Breve storia della pillola 



pillola-1.JPGCrispin Medico: Prendete delle pillole”, Atto II, scena XIII, Stampa di Massard


La parola pillola [1] ha innumerevoli sinonimi. E innanzitutto il più antico, che è forse “trocisco”, parola di origine greca che concerne forse la forma sferica: Oribasio, durante il VI secolo, ne segnala diversi tipi. Nel Medioevo, se ne assumono di aperitivi, alteranti, purgativi, confortanti, ma i più famosi sono trocischi di vipere, specie di concentrati di teriaca in palline che si facevano seccare all’aria e che Venezia esportava nell’intera Europa. Il famoso Mesue ha descritto i trocischi come delle pillole sublingualiche si devono far sciogliere in bocca, potremmo concluderne che alla sua epoca, ed anche posteriormente, questa forma farmaceutica corrisponde alle “paste” del XX secolo. A partire dal XVIII secolo, non vi sono più che i ciarlatani per “nascondere”, come dice l’Enciclopedia, “sotto questo velo, la violenza e l’acrimonia delle loro preparazioni infernali”.

 


Pillole--2.jpg   Antica pilloliera sistema Tedesco.
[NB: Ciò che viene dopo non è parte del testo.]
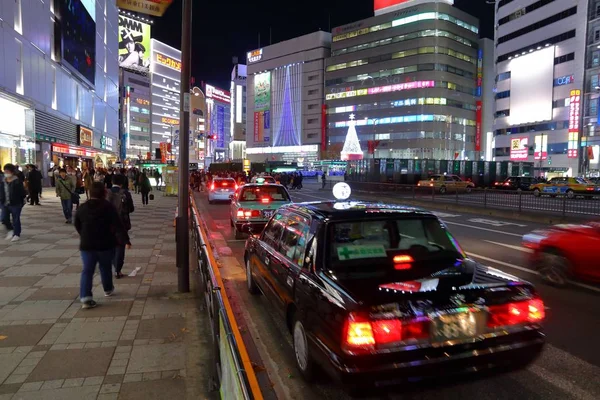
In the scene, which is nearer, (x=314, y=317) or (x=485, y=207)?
(x=314, y=317)

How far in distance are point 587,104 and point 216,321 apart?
69931 mm

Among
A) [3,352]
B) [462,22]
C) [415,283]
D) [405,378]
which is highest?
[462,22]

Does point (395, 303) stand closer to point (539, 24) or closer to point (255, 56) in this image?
point (539, 24)

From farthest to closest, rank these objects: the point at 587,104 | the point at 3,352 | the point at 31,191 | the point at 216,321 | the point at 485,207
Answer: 1. the point at 587,104
2. the point at 485,207
3. the point at 31,191
4. the point at 3,352
5. the point at 216,321

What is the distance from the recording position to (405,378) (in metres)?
3.12

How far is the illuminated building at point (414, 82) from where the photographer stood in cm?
8981

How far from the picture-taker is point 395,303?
10.5 feet

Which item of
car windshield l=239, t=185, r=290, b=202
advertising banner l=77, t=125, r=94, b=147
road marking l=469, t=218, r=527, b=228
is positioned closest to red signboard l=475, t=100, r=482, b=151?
advertising banner l=77, t=125, r=94, b=147

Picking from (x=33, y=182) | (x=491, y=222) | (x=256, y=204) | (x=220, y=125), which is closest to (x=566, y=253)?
(x=256, y=204)

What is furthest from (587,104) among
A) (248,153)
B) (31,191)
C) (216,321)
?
(248,153)

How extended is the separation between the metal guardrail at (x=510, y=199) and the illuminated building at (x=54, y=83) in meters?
23.2

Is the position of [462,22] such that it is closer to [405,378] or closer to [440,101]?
[440,101]

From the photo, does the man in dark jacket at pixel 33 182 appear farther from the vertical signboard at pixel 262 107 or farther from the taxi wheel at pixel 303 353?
the vertical signboard at pixel 262 107

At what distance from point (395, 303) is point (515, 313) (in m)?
1.10
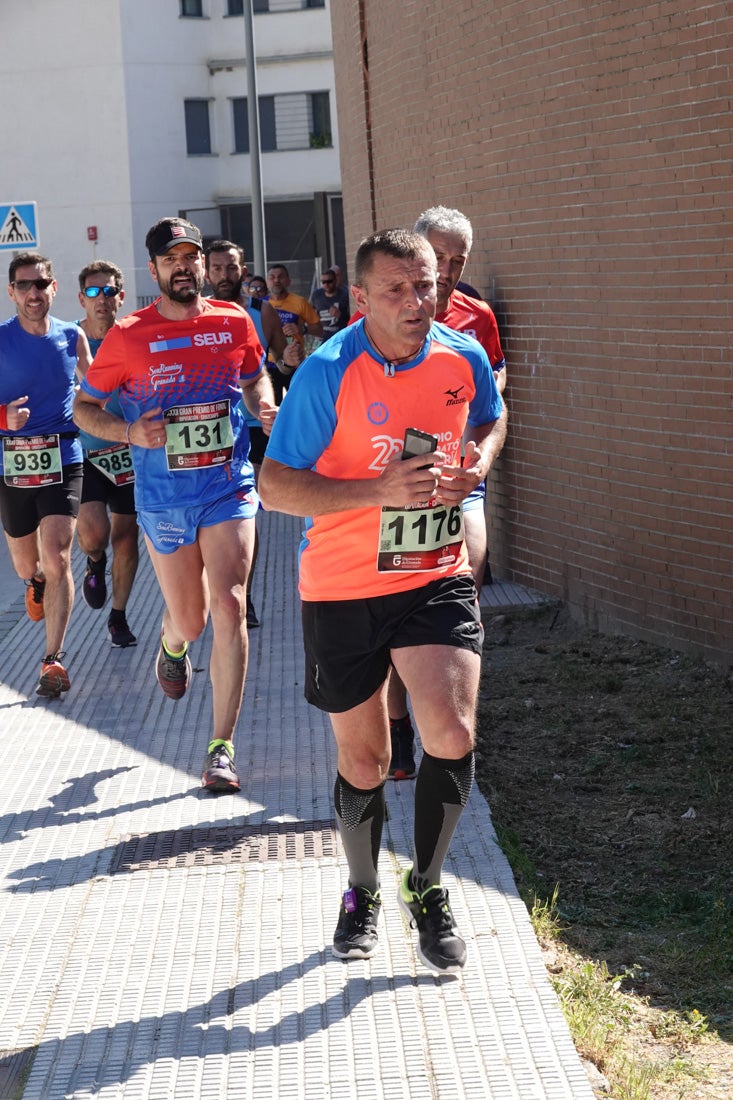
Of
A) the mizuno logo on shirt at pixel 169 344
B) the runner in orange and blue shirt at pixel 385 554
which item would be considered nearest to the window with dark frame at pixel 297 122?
the mizuno logo on shirt at pixel 169 344

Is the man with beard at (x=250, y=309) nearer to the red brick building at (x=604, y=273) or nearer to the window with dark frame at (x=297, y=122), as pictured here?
the red brick building at (x=604, y=273)

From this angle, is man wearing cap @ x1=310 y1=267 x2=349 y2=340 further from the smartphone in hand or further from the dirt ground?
the smartphone in hand

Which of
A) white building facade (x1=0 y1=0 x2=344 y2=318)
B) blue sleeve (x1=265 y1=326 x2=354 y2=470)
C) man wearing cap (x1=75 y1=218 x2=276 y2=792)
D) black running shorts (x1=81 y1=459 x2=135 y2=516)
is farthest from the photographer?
white building facade (x1=0 y1=0 x2=344 y2=318)

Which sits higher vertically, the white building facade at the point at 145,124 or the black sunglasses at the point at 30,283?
the white building facade at the point at 145,124

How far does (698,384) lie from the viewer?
25.3 feet

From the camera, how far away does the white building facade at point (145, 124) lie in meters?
43.3

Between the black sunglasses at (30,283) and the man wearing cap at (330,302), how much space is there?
11.5 metres

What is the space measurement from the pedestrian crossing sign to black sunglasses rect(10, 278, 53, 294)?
36.4ft

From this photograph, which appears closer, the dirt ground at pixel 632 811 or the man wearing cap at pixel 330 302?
the dirt ground at pixel 632 811

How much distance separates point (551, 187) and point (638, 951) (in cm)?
544

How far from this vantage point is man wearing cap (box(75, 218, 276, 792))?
6539mm

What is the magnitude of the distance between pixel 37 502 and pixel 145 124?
123 feet

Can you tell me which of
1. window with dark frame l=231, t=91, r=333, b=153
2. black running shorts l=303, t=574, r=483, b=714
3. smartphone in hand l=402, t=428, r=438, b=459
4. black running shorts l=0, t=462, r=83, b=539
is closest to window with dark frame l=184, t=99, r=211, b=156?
window with dark frame l=231, t=91, r=333, b=153

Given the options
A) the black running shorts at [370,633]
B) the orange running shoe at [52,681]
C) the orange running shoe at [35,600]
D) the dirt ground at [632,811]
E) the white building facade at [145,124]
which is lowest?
the dirt ground at [632,811]
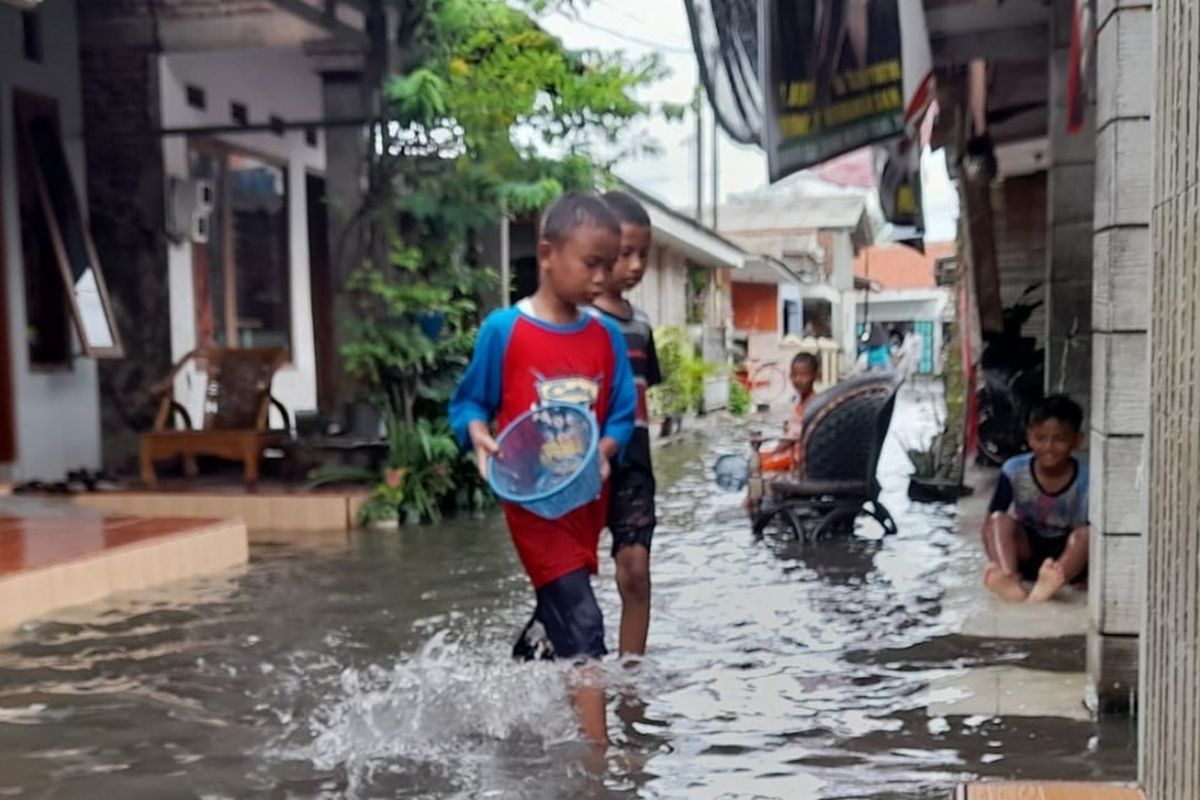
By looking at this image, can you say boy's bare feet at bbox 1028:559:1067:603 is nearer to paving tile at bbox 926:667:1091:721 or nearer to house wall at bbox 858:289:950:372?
paving tile at bbox 926:667:1091:721

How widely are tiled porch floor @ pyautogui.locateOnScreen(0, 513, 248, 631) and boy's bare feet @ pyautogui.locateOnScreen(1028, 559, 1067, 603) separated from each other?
14.4 feet

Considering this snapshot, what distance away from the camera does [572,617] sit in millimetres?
3926

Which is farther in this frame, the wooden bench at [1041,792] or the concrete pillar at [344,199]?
the concrete pillar at [344,199]

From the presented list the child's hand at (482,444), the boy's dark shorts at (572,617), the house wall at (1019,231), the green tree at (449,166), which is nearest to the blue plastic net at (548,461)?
the child's hand at (482,444)

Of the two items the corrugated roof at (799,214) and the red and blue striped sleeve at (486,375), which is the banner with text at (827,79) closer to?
the red and blue striped sleeve at (486,375)

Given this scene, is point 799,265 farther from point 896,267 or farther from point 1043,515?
point 1043,515

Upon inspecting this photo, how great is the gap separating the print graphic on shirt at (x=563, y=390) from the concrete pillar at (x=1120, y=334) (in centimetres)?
157

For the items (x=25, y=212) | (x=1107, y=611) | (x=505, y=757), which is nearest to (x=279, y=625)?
(x=505, y=757)

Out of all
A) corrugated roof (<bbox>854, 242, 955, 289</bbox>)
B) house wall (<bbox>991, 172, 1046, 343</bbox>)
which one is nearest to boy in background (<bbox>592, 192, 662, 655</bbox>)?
house wall (<bbox>991, 172, 1046, 343</bbox>)

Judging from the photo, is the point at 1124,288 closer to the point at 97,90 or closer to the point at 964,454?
the point at 964,454

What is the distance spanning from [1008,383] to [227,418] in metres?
6.12

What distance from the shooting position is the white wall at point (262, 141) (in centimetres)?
1104

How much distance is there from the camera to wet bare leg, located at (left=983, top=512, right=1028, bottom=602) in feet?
18.7

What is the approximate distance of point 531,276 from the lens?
1577cm
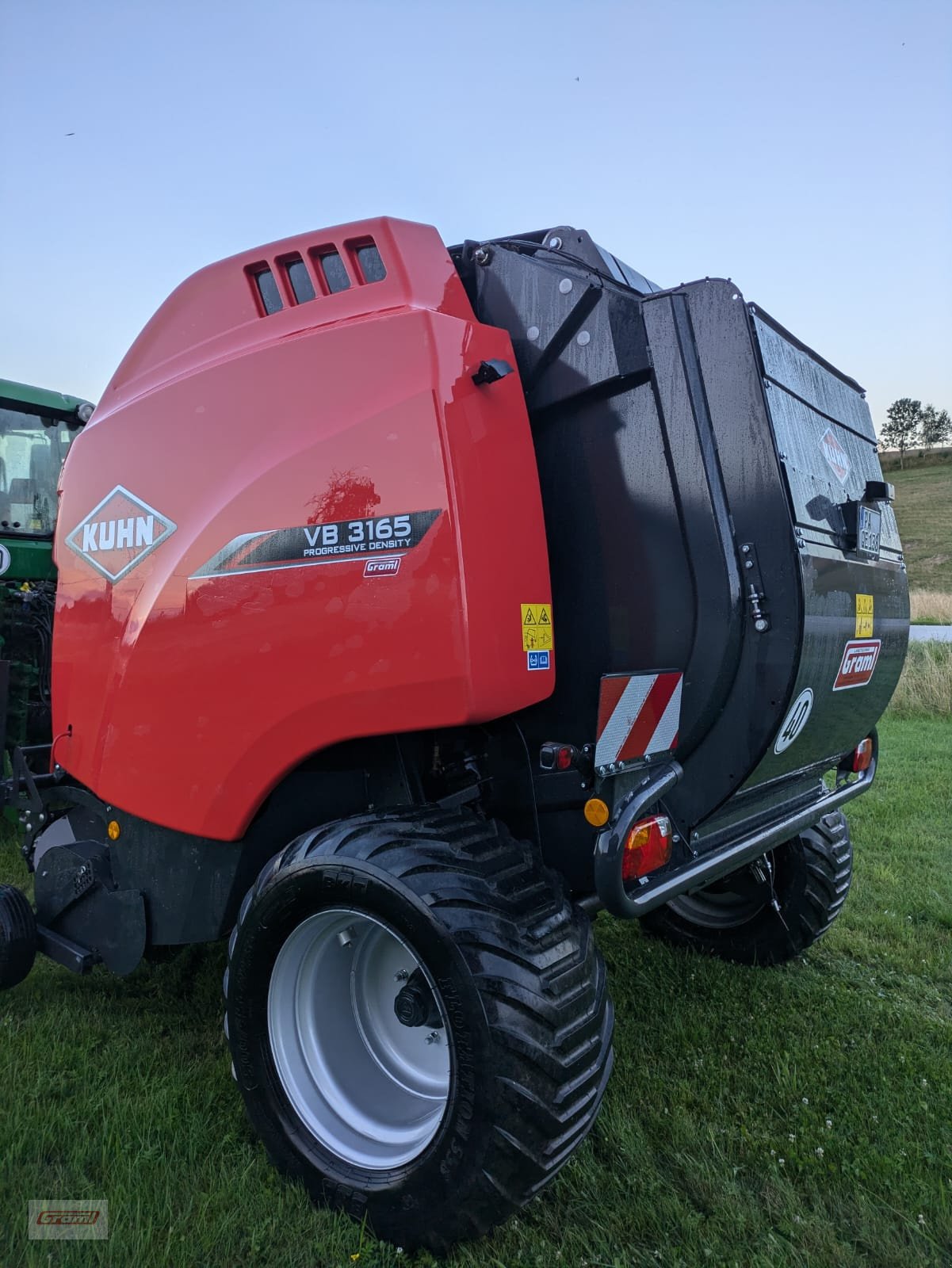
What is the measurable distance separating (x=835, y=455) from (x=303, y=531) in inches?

Flacone di foglie d’argento

scatola argentata e scatola dorata per argentare e dorare le pillole.

 

I veri antenati delle nostre pillole sarebbero piuttosto i catapotia, ancora un nome greco, e che designa in modo preciso ciò che si ingoia con un colpo. Pilulaè al contrario un nome latino, derivato da pila, piccola palla. Ma i Greci impiegavano anche la parola trachema (da trakeïn, mangiare) da cui abbiamo tratto confetto [dragée], ed i Romani dicevano anche rotulae, Placentulae, orbes, orbiculi, pastilli. Come Mesue, come tutti gli Arabi, Rhazes raccomanda di seccare i succhi d’erbe, di formarne dei robs, cioè dei succhi concentrati a base di frutta, o un magdaleon(pasta di buona conservazione), che si dividerà a secondo dei bisogni in pillole, prendendo cura di avvolgerli in piantaggine quelle che presenterebbero un troppo cattivo sapore. Infatti, la vera ragione d’essere delle pillole, in epoche in cui non si sapeva affatto dosarle, era di facilitare l’assorbimento di medicamenti sgradevoli al gusto. Un tempo, come oggi, il malato lo inviava prontamente nello stomaco così come testimonia questa sentenza tratta dall’albo di Boming, ipotecario tedesco del XVII secolo: “Le ingiurie sono come le pillole: so devono ingoiare, non masticarle”.


 pillole--3.JPG

Pillole e sciroppo di Blancard, Note: Anemia, clorosi. Etichetta pubblicitaria dello Stabilimento Blancart, prima metà del XX secolo.

 

Erede degli Arabi, la Scuola di Salerno avrebbe fatto diventare di moda “le gloriose” (pilulæ gloriosæ regis Silicæ Rogerii II) ed le “Sine quibus” (pilulæ sine quibus esse nolo– quelle di cui non posso fare a meno), composte di aloe, di rabarbaro e di senna). Moyse Charras preconizza ancora quest’ultimi per la pituitaria, segnala anche la voga dei mercuriali (rabarbaro, mercurio e trementina- contro la sifilide, naturalmente) e delle lacrime al sangue di drago “ad sistendam gonorrheam”, ma aggiunge onestamente: Non si devono cercare dei draghi morti né vivi, per averne il sangue per la composizione di queste Pillole, poiché le lacrime qui ordinate che si chiamano di Sangue di Drago, sono la gomma di un grande albero che cresce in una delle Isole Canarie chiamata Port-Saint, che produce un frutto molto simile ad una Ciliegia, avente al di sotto della tunica che lo copre, la forma di un Drago così ben rappresentata come se fosse stata intagliata da uno Scultore. Aveva un collo lungo, le fauci spalancate, la spina dorsale munita di lunghi aculei e le zampe ed il resto del corpo molto notevoli.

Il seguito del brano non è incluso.